_Requirements_. Write out again, word for word, the lines of the items, starting with the line containing "When comparing the" and going on through the end of the items.

BEGIN Given data

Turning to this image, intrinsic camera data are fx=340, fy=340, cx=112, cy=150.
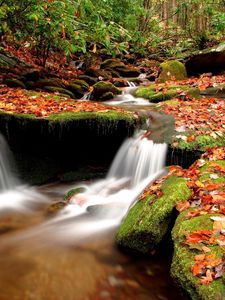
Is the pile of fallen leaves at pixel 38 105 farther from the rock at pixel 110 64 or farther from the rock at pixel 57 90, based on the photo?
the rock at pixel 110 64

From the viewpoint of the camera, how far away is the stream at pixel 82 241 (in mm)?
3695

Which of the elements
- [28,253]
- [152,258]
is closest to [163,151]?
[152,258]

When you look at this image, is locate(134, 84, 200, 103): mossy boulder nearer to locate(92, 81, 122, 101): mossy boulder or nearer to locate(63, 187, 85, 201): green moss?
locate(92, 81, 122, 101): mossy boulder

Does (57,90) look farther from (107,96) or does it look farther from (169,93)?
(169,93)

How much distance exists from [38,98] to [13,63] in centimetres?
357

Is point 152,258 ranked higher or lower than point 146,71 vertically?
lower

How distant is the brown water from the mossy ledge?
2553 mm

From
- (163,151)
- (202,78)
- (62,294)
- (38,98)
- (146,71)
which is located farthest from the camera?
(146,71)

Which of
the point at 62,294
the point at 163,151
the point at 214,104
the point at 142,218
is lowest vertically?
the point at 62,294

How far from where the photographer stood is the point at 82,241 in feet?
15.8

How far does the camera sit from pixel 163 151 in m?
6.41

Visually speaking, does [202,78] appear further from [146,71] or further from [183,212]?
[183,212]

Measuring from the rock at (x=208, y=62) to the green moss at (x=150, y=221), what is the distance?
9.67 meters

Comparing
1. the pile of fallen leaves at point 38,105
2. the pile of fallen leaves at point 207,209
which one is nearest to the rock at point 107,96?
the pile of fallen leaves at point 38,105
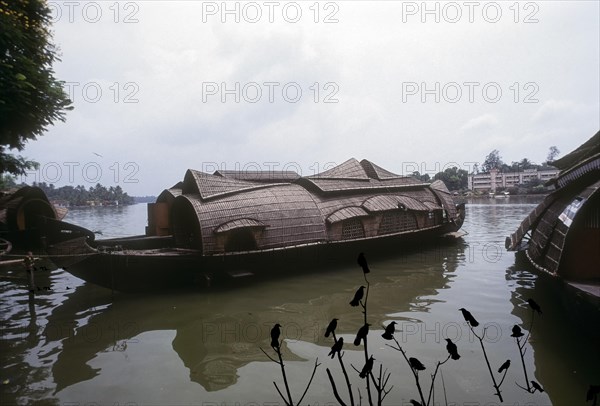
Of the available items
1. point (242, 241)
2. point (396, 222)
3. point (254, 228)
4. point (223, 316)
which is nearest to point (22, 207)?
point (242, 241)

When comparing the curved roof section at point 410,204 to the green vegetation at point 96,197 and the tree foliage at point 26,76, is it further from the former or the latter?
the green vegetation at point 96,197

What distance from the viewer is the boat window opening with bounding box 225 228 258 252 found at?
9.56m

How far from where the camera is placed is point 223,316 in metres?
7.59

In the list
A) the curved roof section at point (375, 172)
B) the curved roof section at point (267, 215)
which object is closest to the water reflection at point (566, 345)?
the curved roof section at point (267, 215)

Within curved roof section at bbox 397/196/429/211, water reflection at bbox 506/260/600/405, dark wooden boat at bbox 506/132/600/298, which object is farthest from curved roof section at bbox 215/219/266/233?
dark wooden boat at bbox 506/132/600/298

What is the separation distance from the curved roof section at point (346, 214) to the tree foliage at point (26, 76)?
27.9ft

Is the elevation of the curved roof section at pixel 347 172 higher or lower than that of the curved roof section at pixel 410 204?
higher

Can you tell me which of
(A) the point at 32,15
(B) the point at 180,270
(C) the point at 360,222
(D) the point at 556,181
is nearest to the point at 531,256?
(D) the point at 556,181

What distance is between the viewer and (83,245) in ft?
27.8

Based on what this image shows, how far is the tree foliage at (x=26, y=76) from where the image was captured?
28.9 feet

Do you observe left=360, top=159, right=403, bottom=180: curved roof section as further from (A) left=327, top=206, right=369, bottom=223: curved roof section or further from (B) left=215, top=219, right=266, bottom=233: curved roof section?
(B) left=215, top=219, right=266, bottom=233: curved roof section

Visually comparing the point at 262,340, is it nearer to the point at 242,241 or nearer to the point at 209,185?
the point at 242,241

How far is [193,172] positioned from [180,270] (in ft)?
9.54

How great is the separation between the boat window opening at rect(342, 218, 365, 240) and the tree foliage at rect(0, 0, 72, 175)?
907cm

END Given data

_Exercise answer_.
When comparing the curved roof section at point 410,204 to the green vegetation at point 96,197 and the tree foliage at point 26,76, is it further from the former or the latter?
the green vegetation at point 96,197

What distance from the viewer is the boat window opening with bounding box 225 228 258 252 found at?
9.56m

How far from where the camera is placed is point 223,316 in metres?
7.59

In the list
A) the curved roof section at point (375, 172)
B) the curved roof section at point (267, 215)
which object is closest to the water reflection at point (566, 345)?
the curved roof section at point (267, 215)

Within curved roof section at bbox 397/196/429/211, water reflection at bbox 506/260/600/405, dark wooden boat at bbox 506/132/600/298, which object is farthest from curved roof section at bbox 215/219/266/233?
dark wooden boat at bbox 506/132/600/298

What is the separation distance from the curved roof section at point (346, 214) to the tree foliage at point (26, 76)?
27.9ft

Is the elevation of the curved roof section at pixel 347 172 higher or lower than that of the curved roof section at pixel 410 204?
higher

Can you tell me which of
(A) the point at 32,15
(B) the point at 180,270
(C) the point at 360,222
(D) the point at 556,181
is nearest to the point at 531,256?
(D) the point at 556,181

What distance is between the viewer and (83,245) in ft?
27.8

Based on what this image shows, how far is the tree foliage at (x=26, y=76) from where the image was captured?
28.9 feet

Do you observe left=360, top=159, right=403, bottom=180: curved roof section as further from (A) left=327, top=206, right=369, bottom=223: curved roof section or further from (B) left=215, top=219, right=266, bottom=233: curved roof section?
(B) left=215, top=219, right=266, bottom=233: curved roof section

Visually comparing the point at 262,340, is it nearer to the point at 242,241 or nearer to the point at 209,185?
the point at 242,241

How far is [193,172] positioned from [180,270] (in ft)?
9.54

How great is the separation between the boat window opening at rect(342, 218, 365, 240) and the tree foliage at rect(0, 0, 72, 175)?
907cm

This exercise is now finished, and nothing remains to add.